Now that the Wilpons have finally given Minaya the boot and replaced him with a front office all-star team of Sandy Alderson, Paul DePodesta and J.P. Ricciardi, now is the time to unseat the owners? Finally, the Mets have some guys in place who value the development of a farm system and creating a consistently successful baseball organization, and now we want to upset everything?

Yes, the rebuilding process would be accelerated if the Mets had owners with money, but letting the Mets collect prospects and allowing those prospects to develop will only pay more dividends in the long run. Telling fans to be patient is often a waste of time, so I won’t. Fans can be an impatient as they want, but the team isn’t being sold anytime soon. The next two or even three years likely won’t yield many wins, but with the talent the Mets are building up, particularly in the starting rotation, the wins will eventually come.
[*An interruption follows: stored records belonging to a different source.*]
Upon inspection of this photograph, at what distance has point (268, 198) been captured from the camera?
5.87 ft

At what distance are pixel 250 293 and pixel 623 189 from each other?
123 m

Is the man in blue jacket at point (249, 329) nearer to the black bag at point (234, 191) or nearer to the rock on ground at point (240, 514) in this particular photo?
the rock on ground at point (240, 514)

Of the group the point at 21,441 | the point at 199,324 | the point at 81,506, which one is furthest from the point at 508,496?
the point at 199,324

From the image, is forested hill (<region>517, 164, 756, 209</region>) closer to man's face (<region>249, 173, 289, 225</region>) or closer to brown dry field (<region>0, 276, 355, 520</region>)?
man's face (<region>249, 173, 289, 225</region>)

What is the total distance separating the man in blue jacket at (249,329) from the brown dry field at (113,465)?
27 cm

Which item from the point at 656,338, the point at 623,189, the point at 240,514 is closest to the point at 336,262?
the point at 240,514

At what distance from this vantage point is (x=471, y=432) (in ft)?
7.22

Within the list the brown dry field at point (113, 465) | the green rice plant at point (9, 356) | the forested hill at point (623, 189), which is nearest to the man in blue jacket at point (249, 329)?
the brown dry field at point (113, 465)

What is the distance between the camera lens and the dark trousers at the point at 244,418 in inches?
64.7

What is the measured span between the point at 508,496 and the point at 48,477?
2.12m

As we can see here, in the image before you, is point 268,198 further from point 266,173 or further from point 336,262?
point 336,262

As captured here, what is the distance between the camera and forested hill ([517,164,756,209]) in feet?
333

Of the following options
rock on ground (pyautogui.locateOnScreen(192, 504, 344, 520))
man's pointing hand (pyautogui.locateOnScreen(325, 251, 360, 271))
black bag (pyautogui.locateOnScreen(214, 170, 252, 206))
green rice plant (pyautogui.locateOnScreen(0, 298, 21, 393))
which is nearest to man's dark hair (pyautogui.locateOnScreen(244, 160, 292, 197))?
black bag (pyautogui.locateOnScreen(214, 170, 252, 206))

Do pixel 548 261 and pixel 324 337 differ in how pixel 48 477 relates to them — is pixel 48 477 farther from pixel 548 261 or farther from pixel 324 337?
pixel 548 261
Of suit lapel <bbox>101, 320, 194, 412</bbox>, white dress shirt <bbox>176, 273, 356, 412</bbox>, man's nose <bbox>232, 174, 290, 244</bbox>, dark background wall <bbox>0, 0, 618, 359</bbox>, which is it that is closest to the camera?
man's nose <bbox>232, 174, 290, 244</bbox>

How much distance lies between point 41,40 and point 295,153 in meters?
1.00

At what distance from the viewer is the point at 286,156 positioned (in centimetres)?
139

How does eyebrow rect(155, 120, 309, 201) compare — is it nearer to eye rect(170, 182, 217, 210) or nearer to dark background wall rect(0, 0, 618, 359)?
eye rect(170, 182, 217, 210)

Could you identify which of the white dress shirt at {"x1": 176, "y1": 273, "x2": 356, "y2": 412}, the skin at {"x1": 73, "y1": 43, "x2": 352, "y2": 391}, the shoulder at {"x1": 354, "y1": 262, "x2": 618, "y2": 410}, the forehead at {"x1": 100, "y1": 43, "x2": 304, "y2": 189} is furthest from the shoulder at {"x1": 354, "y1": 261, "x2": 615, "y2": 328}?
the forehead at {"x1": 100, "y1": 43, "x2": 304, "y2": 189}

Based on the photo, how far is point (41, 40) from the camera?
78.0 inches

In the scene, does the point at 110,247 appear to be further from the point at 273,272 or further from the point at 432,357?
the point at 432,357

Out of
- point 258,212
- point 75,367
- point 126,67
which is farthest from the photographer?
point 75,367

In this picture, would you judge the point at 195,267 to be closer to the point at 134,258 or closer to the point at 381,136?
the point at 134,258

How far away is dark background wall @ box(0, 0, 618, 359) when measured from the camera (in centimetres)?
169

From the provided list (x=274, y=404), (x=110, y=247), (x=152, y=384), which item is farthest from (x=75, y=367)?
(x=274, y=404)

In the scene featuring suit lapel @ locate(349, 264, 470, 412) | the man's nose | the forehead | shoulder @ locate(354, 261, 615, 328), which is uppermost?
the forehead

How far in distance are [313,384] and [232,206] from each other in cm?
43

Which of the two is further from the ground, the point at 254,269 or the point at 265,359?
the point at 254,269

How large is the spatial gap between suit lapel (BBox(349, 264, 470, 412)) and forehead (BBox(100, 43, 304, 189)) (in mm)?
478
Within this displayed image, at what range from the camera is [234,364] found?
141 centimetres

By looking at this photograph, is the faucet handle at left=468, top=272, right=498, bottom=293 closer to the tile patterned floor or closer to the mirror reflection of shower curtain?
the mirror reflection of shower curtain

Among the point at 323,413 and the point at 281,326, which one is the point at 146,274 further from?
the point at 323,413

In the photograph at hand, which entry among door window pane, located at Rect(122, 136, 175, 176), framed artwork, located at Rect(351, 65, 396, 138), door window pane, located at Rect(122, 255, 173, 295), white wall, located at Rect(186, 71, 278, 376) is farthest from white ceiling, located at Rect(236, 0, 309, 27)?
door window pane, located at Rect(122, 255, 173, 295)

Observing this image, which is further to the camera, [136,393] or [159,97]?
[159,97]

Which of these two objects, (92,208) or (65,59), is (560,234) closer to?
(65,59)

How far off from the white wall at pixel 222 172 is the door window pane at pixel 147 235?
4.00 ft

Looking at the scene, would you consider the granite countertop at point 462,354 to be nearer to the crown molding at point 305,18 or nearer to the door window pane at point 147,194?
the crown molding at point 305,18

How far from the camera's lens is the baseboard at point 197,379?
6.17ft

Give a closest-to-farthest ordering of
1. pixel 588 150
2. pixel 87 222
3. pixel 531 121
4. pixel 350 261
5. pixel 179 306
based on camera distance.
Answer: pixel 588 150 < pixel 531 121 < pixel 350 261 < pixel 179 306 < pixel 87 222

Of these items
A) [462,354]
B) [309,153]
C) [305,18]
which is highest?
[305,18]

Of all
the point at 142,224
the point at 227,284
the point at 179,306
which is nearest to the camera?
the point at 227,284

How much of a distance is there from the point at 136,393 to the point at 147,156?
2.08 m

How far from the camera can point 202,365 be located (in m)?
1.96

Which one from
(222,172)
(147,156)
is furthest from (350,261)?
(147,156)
With wins come fans, even those who lost their patience back in 2011. With fans come the revenue and prestige that are needed to sign the top tier free agents that can turn the Mets into a contender again. Sandy Alderson is much more wary of long-term contracts than his predecessors, so I trust that whatever moves he makes (or the Alderson underling that takes over for him makes) will be more sound than the Mo Vaughn signing.

Won’t the Wilpons mess it up? I’ve said this before, but I really don’t think a veteran of the baseball business like Alderson would come to a mess like the Mets just to get bossed around by a couple of guys who aren’t very good at baseball decisions. He’s not desperate for a job and he’s not a youngster trying to make his name in the business, so I believe Alderson is absolutely in charge of the Mets rebuilding process. That’s why a boycott to push the Wilpons out doesn’t make sense.